In the first step, the virus names from Arbovirus Catalog/Table 3 and 4 of Section VIII-F of BMBL 6^th and Virus Metadata Resource_(18-191021_MSL36) from ICTV were extracted, then the records containing artificial (chimeric sequences, plasmid etc.) or short sequences (length <100 bp) were removed, to generate tempdata 1 and tempdata 2 separately. The corresponding submit/release date, taxonomy, isolate source were further extracted from the NCBI Taxonomy (https://ftp.ncbi.nih.gov/pub/taxonomy/) and NCBI Virus-Host (https://www.genome.jp/virushostdb/).

GenBank records belonging to the vertebrate virus (host source by vertebrate) in the tempdata 1 were excluded to generate tempdata 3.
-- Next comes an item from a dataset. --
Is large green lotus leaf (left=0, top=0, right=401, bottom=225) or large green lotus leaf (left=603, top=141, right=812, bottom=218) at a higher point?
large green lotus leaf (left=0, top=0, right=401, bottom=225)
To process the arbovirus and ASV which were not present in tempdata 3, we first extracted records with hosts derived from invertebrates only or from both invertebrates and vertebrates from tempdata 2 and removed records that were redundant from tempdata 3.

If the host source of them belonged to invertebrates or vertebrates, the virus associated with these records was selected and rechecked by relevant literature^{2,12,13,14,15,16,17,18,19,20,21,22,23,24,25} to ascertain if it was a true “arbovirus”. If the host source belonged to an invertebrate, a further check was done to see if the isolation source was hematophagous arthropods (keywords: ‘mosquito’, ‘aedes’, ‘culex’, ‘anopheles’, ‘ixodes’, ‘tick(s)’, ‘argas’, ‘midge’, ‘sandfly’), then identified as ‘ASV’. GenBank records identified as arbovirus and ASV in these steps were combined to generate tempdata 4.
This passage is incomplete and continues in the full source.